I am not suggesting you embrace my perception of how dominance and submission unfold or accept others opinions about the right or wrong way to introduce it to your real life experience. Neither do I know what prompted this dom to be so presumptuous but I do know if either of you are driven by the hope of sharing your life together you need to recognize it will not be the product of internet roll play and you both are charged with acting responsibly.




kalikshama -> RE: punishment...but we havent met (7/12/2012 6:36:04 AM)

quote:

ORIGINAL: FrankAr

quote:

ORIGINAL: daddeesgurl1

We hadn't exchanged email addresses or phone numbers yet...........


Strange in your original post you informed us that you had sent emails to each other......now you changing it ??


I don't give out my gmail lightly. If I stick to CMail, I retain the option of easily blocking the person should this become necessary.

I give out my personal information in a progression. If I decide I want to meet the person, I give out my phone. Once compatibility is established, I give out my gmail, which includes the option of gchat. And so on.




OsideGirl -> RE: punishment...but we havent met (7/12/2012 7:31:25 AM)


quote:

ORIGINAL: FrankAr


quote:

ORIGINAL: daddeesgurl1

We hadn't exchanged email addresses or phone numbers yet...........


Strange in your original post you informed us that you had sent emails to each other......now you changing it ??



As in sending emails through CM.




FrankAr -> RE: punishment...but we havent met (7/13/2012 7:01:49 AM)


[/quote]

I don't give out my gmail lightly. If I stick to CMail, I retain the option of easily blocking the person should this become necessary.

I give out my personal information in a progression. If I decide I want to meet the person, I give out my phone. Once compatibility is established, I give out my gmail, which includes the option of gchat. And so on.

[/quote]

Is not cmail like normal email ? You can write very long mails through cmail, but sometimes there is a glitch and a very long cmail can be lost, I can atest to this..LOL.

This is a normal progression, with all the security that is needed over the web people do move slowly, for they are then at peace.




AngelOfSilence -> RE: punishment...but we havent met (7/16/2012 9:06:07 PM)

If you feel he's asking too much, then he is.




deeplove -> RE: punishment...but we havent met (7/17/2012 3:54:18 AM)

Premature and desperate to meet you ....with hidden agenda ....non sense that punished when he never meet before , he blew up ...




DaddysGentleHand -> RE: punishment...but we havent met (8/6/2012 4:39:34 PM)

Punishment is NEVER given unless it is face to face, and only after a relationship is established.

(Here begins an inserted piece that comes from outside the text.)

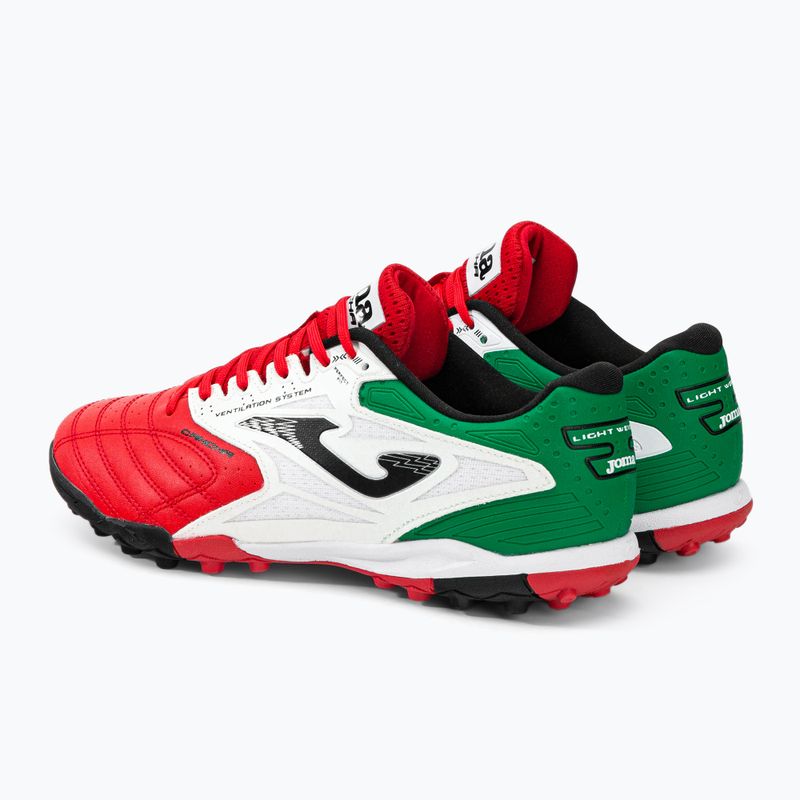 Scarpe da calcio Joma Cancha TF da uomo rosso/bianco/verde 3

The act of punishing is cruel and less than meaningless if He is not there to soothe and comfort you after.




SpaceSpank -> RE: punishment...but we havent met (8/6/2012 5:21:35 PM)

I think punishment can work online if needed, but it is a tricky thing... but you do not just whip it out after talking for a little bit and expect it to be followed. Online is very difficult to manage and takes a lot of communication. Unless you have talked at length about introducing punishment then he was out of line.

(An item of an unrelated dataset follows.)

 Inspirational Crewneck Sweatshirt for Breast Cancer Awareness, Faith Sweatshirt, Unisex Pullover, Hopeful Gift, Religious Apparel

Furthermore, the fact that you still do not feel comfortable opening up to him means you are not at a point where you have a good trusting relationship going. I would say working on that, and other important aspects of your relationship to each other as normal people is far more important than if he gets to hand you out punishments yet.




kalikshama -> RE: punishment...but we havent met (8/7/2012 7:04:26 AM)

quote:

ORIGINAL: deeplove



psst - you're not allowed to show genitalia in your primary picture or avatar.